Why Qwen3.5-35B-A3B
Qwen3.5-35B-A3B is an unusual model. The "35B" refers to total parameter count; the "A3B" tells you that only approximately 3 billion of those parameters are active on any given forward pass. This is Alibaba's Qwen3.5 flagship using a sparse Mixture-of-Experts architecture: 256 experts are defined, but only 8 routed + 1 shared activate per token. The rest of the weights sit in VRAM unused for that token.
Why does this matter for hardware planning? Because the two numbers that govern inference performance — memory required and compute per token — are both determined by the active parameter count, not the total. Loading and computing 3B parameters per token on 24GB of GDDR6X is very different from loading and computing 35B. You get near-35B quality at near-3B inference cost.
The model also has a native context length of 262,144 tokens, extensible to over 1 million.

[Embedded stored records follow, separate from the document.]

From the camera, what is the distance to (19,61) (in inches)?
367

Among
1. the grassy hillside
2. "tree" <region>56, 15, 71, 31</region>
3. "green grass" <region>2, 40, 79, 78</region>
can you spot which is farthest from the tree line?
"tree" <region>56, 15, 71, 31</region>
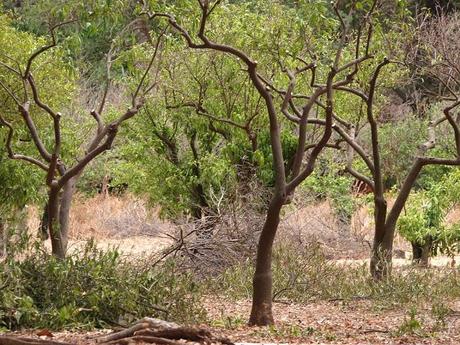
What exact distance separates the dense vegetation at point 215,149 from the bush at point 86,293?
0.02 m

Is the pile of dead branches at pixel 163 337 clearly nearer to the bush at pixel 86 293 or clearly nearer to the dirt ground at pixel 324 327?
the dirt ground at pixel 324 327

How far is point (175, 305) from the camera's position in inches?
436

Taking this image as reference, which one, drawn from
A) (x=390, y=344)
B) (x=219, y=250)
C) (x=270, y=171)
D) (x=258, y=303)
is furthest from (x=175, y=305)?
(x=270, y=171)

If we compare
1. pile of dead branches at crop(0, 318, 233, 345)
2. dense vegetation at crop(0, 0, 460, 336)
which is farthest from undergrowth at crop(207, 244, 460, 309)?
pile of dead branches at crop(0, 318, 233, 345)

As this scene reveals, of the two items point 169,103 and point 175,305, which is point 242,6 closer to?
point 169,103

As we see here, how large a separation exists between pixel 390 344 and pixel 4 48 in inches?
406

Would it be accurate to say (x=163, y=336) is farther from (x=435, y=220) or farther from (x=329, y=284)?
(x=435, y=220)

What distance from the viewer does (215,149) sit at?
19172 mm

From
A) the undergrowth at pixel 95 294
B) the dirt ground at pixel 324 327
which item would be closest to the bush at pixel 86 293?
the undergrowth at pixel 95 294

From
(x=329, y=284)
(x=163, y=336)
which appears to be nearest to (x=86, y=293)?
(x=163, y=336)

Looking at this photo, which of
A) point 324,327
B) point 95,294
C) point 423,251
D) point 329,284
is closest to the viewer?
point 95,294

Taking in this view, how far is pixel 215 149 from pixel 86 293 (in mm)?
8870

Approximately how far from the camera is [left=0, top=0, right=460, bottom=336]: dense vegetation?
10.7 m

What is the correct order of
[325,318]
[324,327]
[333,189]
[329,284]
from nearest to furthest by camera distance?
1. [324,327]
2. [325,318]
3. [329,284]
4. [333,189]
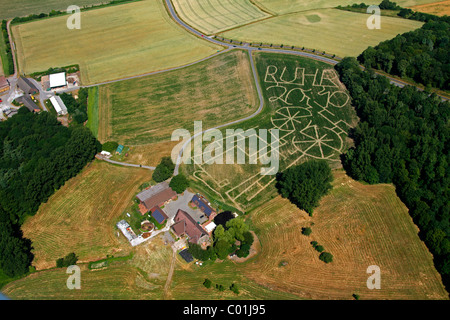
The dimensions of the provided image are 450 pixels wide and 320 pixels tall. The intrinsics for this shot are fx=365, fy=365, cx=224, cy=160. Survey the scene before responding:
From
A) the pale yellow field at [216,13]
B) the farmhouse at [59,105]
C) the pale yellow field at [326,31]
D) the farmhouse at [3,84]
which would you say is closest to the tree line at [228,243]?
the farmhouse at [59,105]

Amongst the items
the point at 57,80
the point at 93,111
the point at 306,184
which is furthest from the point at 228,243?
the point at 57,80

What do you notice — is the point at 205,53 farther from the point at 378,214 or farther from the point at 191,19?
the point at 378,214

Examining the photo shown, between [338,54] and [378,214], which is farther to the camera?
[338,54]

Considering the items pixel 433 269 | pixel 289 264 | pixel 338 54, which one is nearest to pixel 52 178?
pixel 289 264

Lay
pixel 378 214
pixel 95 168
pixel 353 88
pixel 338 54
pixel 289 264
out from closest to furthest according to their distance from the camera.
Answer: pixel 289 264, pixel 378 214, pixel 95 168, pixel 353 88, pixel 338 54

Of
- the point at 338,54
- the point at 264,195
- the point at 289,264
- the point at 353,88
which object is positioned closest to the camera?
the point at 289,264

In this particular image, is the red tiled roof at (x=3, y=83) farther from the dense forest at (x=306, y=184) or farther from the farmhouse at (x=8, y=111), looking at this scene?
the dense forest at (x=306, y=184)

That's not a marketing claim — it's the result of architectural decisions (Gated DeltaNet + RoPE with extended theta) that affect how VRAM consumption scales with context length. More on that in the context window section.
The MoE Advantage: 3× Faster Than Dense at the Same File Size
A concrete comparison illustrates this well. A community benchmark on a single RTX 3090 directly compared Qwen3.5-27B (a dense model) versus Qwen3.5-35B-A3B (MoE) at similar file sizes and identical 120K context length:[1]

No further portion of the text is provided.